Walmart is eliminating about 7,000 back-office positions at its stores, with the jobs either being centralized or automated, The Wall Street Journal reported (paywall). The employees, among the highest paid in its stores, tally the day’s receipts or manage invoices from suppliers. The desk jobs are highly sought after because workers didn’t have to be on their feet in the stores; now, many of those employees will be asked to go back out to the sales floor as associates to help customers.
The company tested the changes in about 500 US stores and plans to roll them out to all 4,600 over the next few months.

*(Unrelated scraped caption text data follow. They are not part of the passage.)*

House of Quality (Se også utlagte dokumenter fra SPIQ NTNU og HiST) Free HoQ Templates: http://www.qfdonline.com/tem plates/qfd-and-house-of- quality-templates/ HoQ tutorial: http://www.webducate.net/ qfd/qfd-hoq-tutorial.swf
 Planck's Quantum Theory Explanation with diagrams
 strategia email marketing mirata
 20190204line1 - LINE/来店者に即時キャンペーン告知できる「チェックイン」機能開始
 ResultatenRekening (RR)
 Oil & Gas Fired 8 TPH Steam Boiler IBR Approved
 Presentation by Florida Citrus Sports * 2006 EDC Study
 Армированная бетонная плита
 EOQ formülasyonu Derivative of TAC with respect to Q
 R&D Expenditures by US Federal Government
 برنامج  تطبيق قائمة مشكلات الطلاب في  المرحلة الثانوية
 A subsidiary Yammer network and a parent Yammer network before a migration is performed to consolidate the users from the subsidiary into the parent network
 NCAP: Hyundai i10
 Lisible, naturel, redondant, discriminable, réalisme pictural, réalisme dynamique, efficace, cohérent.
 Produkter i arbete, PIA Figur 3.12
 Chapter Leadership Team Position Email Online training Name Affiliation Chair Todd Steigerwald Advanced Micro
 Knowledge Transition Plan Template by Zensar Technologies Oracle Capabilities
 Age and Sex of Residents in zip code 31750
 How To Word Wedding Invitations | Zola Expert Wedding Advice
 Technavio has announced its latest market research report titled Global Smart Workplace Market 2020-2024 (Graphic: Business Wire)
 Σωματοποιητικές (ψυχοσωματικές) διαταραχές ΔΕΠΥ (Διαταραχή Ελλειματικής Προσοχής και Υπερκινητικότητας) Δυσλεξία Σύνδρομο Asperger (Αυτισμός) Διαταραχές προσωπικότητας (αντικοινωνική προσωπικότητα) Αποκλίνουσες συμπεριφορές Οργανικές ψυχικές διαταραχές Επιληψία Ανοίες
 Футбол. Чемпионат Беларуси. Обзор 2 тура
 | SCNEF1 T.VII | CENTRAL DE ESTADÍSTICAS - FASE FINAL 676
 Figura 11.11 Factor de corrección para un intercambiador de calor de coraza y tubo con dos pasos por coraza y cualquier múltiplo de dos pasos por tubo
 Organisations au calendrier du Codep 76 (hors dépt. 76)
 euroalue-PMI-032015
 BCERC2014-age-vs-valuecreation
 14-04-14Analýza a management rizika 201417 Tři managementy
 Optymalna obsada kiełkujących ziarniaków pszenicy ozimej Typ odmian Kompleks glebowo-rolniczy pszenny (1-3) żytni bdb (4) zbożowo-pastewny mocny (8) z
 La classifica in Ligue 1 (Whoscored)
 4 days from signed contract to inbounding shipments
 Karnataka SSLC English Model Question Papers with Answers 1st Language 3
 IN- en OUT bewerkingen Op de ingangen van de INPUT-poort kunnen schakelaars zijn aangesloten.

While the position is a tiny fraction of the company’s 1.2 million US jobs, their loss is a blow to Walmart employees hoping to make a career at the retailing goliath and eager to advance beyond the meager pay of associates. Back office workers are paid as much as $15 an hour, still a pittance but better than the $9 an hour starting pay. Charles Crowson, a Walmart spokesman, said there are still opportunities for advancement. “Upward mobility is always a possibility at Walmart,” Crowson told Quartz.
The move toward increased automation should send shivers down the spines of office workers everywhere. There are 21 million Americans in clerical jobs, according to the Bureau of Labor Statistics, and a great many of those positions are vulnerable to automation of some kind. Bank tellers have been replaced by ATMs, and travel agents have disappeared as passengers book online. Robots are writing sports and business articles, while drones and automated driving may soon threaten trucking.
In a 2013 paper, two Oxford professors considered 702 different occupations and used an algorithm to rank them by how susceptible they were to automation. They concluded that 47% of total US employment was at risk. Among the most endangered positions were clerks of all sorts, as well as occupations as diverse as loan officers and watch repairers. Safe occupations included highly skilled professions like doctors, or ones that demand human interaction, like teachers.
Sales positions were also ranked as relatively safe, which may come as small comfort to the former Walmart clerks back on the shop floor.